Sunday, December 28, 2008

Identity Theft

THREAD BARE
I am having some difficulty with the notion that I have lost my identity. In actual fact, I am having more difficulty allowing that I may never actually have had an identity that was uniquely my own. I might take solace in the admission (and even that by so recognizing this reality that I foment opportunity to actually incubate and bring an identity to fruition) However, it is the pangs of sadness and the dull ache of resonating with the hollow sense I feel which holds my attention.

While I may feel as though my sense of self has been hijacked, it simply is not true. One must possess a thing to have it stolen. Yet, one may certainly feel loss for something they have never possessed. I have, apparently, been in possession of an ideal and not of something actual. I will not go so far as to declare the ideal to not be real, but, I will offer that, real or imagined, it has eluded my grasp. Perhaps I have been owned by a thing rather than the owner? All I know is that I am reaching for something and not finding it. I have reached back into my past and find only vague references. I have existed on inferred instead of imparted substance. I have been running on fumes.

I am very much a child of American Pop Culture. As such, I have a keenly developed knowledge base which is inclusive of nearly all subjects but shallow in depth. I take consolation in that I have more depth than most I encounter, but that is far from a triumphant statement. I am fantastically suited to engage anyone in a dinner party conversation or make a good contestant on a television game show. Just avoid prolonged exposure before I begin repeating my anecdotes and stories. In bursts, I am engaging, insightful, and intriguing. I am perfectly suited for life on the talk show circuit as celebrity filler. My life is a collection of sound bites. My age perfectly positions me to span generations both before and after my own.

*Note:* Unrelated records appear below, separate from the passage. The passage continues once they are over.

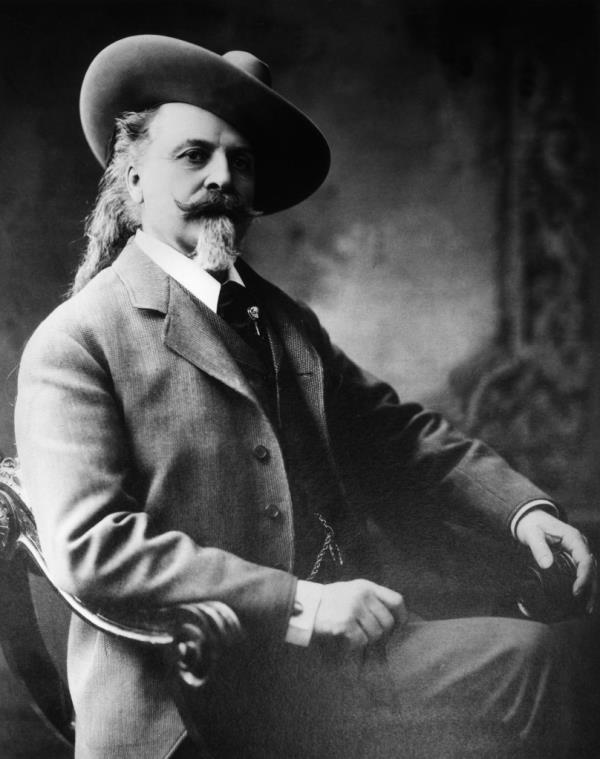 Studio portrait of American fro<em></em>ntiersman and entertainer William 'Buffalo Bill' Cody (1846 - 1917), wearing a three-piece suit, sitting in a chair. 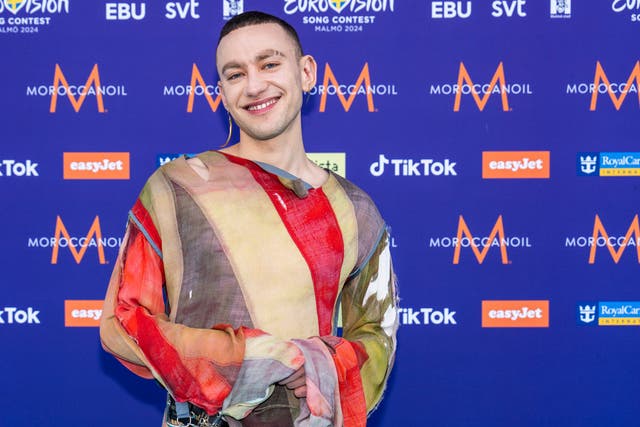 <p>Olly Alexander on the turquoise carpet at the 68th Eurovision Song Contest in Malmo, Sweden</p>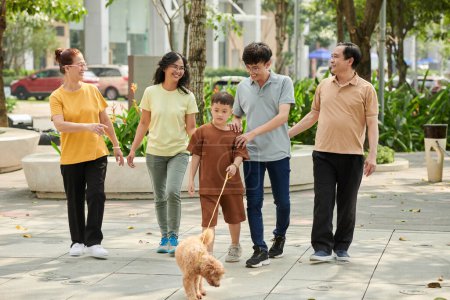 Téléchargez les photos : Family walking in park with small dog on sunny day - en image libre de droit
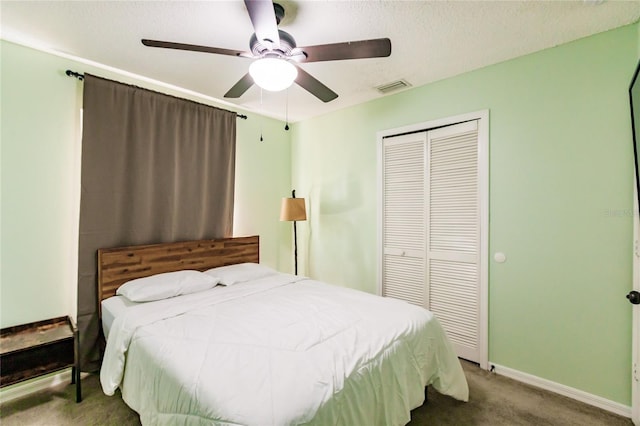 carpeted bedroom featuring ceiling fan, a textured ceiling, visible vents, baseboards, and a closet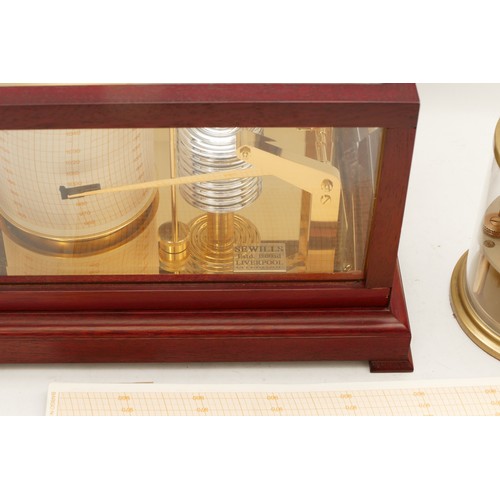 101 - A mid-twentieth century barograph, housed in a bevelled glass, mahogany framed display case, togethe... 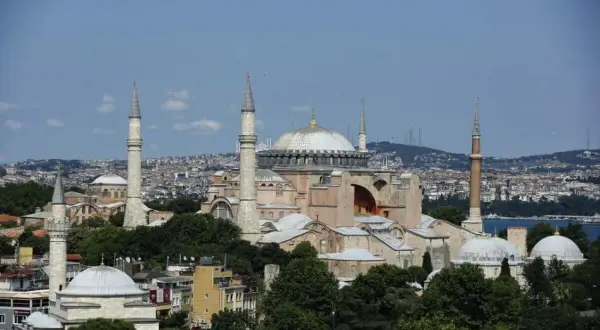 Hagia Sofia i Istanbul, en ikonisk byggnad med kupoler och minareter, reser sig mot en blå himmel.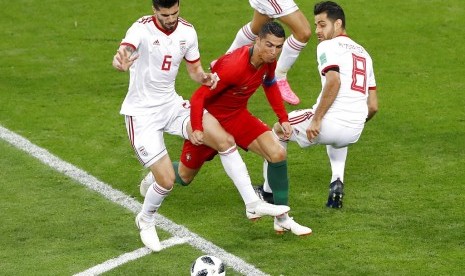 Striker Portugal, Cristiano Ronaldo (tengah) dijepit dua pemain Iran pada laga penyisihan Piala Dunia 2018, Mordovia Arena di Saransk, Rusia, Selasa (26/6) dini hari WIB. Laga berakhir imbang 1-1.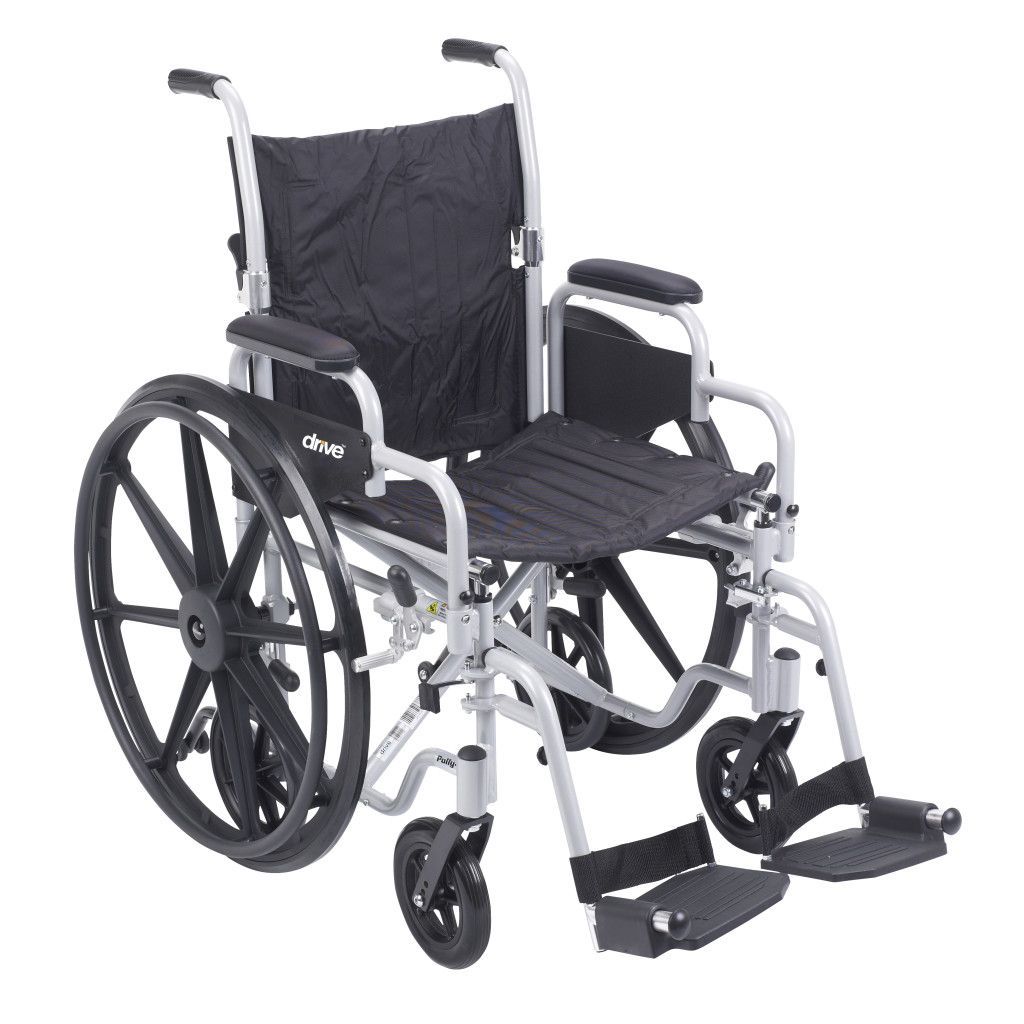 A Drive Medical manual wheelchair with a silver frame, black vinyl upholstery, and large, solid-tire wheels.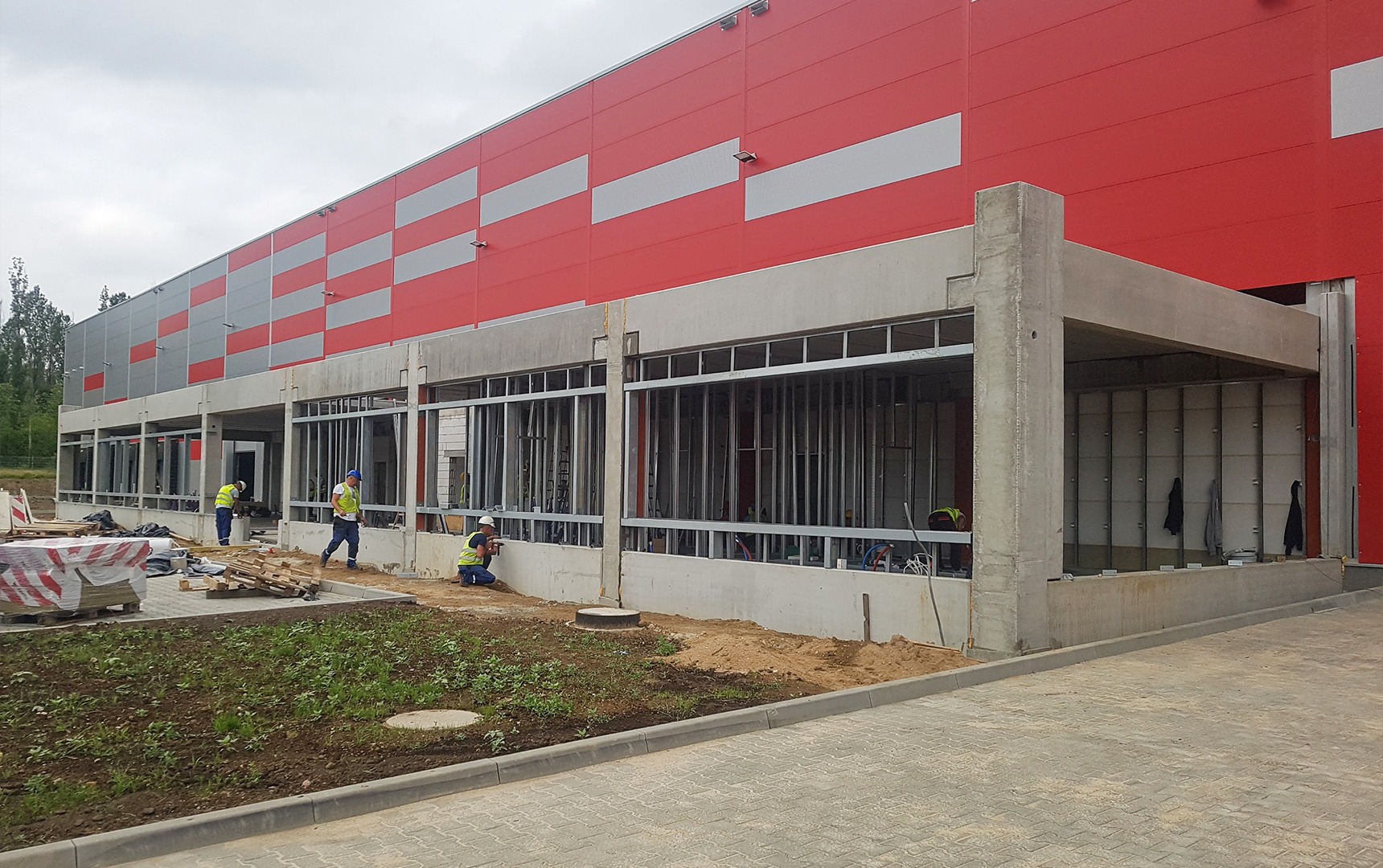 Budowa hali z czerwoną elewacją i stalową konstrukcją. Trzech pracowników w odblaskowych kamizelkach wykonuje prace montażowe na zewnątrz budynku.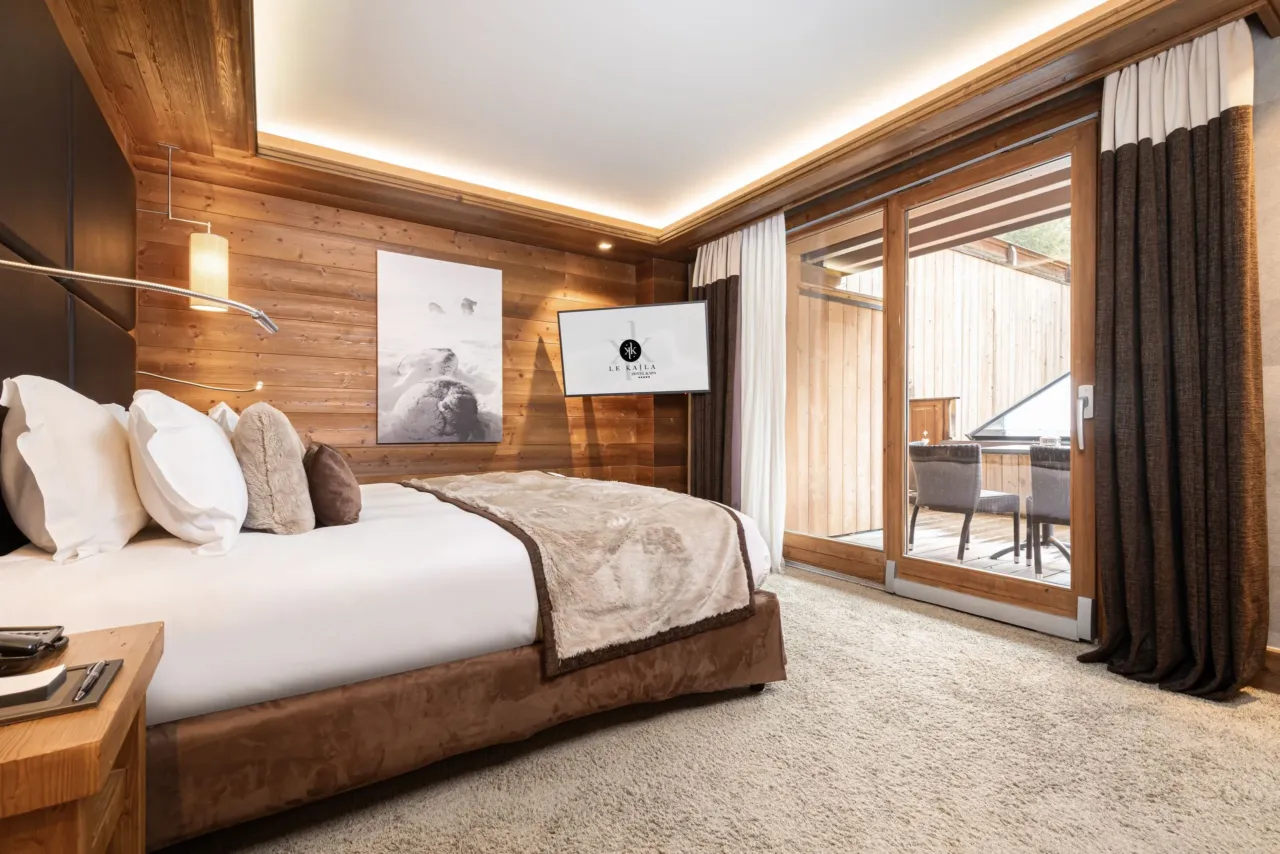Chambre aux murs en bois avec grand lit et baie vitrée donnant sur un balcon meublé.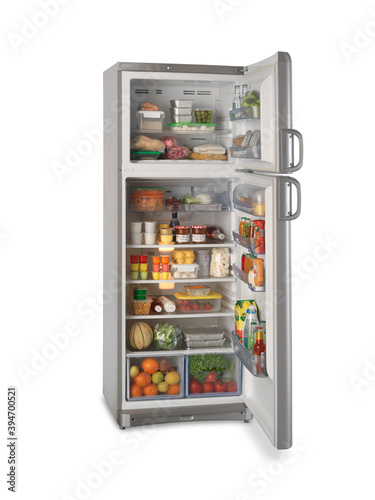 refrigerator with open freezer full of various food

I am a social chameleon. Finding this to be so is very distasteful as it was never my intent.

I was born early in the year, 1962, and by two years of age was requesting my Beatles albums as each was released in America. I was cognizant of the volatile times in which I was a mere child and have never become calloused to the social upheaval or carelessness of the times. I have, however, lived long enough to watch all that was ignored or adored (either deliberately or by a willfully self-induced narcotic fog) prove that history repeats itself. We are very much behaving as those of thirty-five years ago. Our amusement – especially in the form of stimulants, has taken priority over any collective will to participate in meaningful ways in our world. We are extremely sensitized and energized but also detached and anesthetized. There is no drive from within. Like the coils of wire in a transformer, we are induced to motive force only while an external source supplies us. That was how I “lived.” I was induced. The overdriven circuitry of twelve inch Celestion speakers coupled to the weak vacuum of British valve amplifiers stirred me inside. The decades I have experienced, especially the early ones, were a time of wonders and magic.

The 1950s were just before my life began and the residual traces of them had a saturating impact upon me, The 1960s were an explosive spectacle and that included technology and other things from which I have benefited while at the same time I have also endured the detriments of the cultural loss of purpose. But, for myself, I had the magic and the inspiration and found my center in the music; and the Beatles were, of course, the epicenter. When all else failed, the Beatles never had . . . until the 1970s. I took their disbanding as hard as if my parents had divorced. Now, that I have experienced divorce, the loss of the Beatles had just as great an impact upon me. So, recently I have waxed nostalgic and reached back for the sounds and sense of self in which I steeled myself in my formative years and it was gone. Sadly, the Beatles were demi-gods for too much of my life and now that their mortality has begun to take them from me, yet again, I find no comfort anymore. And, now that I am able to play the music which was so elusive and mystical a thing I no longer enter the temple with reverence but rather ritual.

The thing is this. I never needed to go in search of God as He is far too in love with all of us to wait and take that chance. God does not hide. I knew Him before I knew of the Beatles or anything else I saw as wonderful. So, I am not disillusioned and without hope but I am without definition. With the enchantment gone from my daily activities I am just so uninspired. This is tragic. I used to write poetry and music and draw and design and invent; no longer. I still tinker with my music but I have lost the connection I require to give of myself in that way. I have no audience. I was about to insist I have no one to whom to give myself but I must correct that. Music is so personal but it is also self-centered. I have become so reticent to push my own ambitions and desires that I simply do not care to write about or for me in a song. So, not living by every word sung by the Beatles and not replacing them inside with my own voice leaves me without dimension. As a consequence I have gone from speaking from my heart to brooding in my head. A curious thing is how I have replaced the failed structures in my emotional world with the comfort of mathematical postulates. Still, I am an undefined expression and far too variable to plug into this function of living.

I so want to solve the unknowns and perhaps become the sort of artist to inspire others as I have been blessed to experience. Perhaps it is good that my heroes are dead so that I take the courage to act.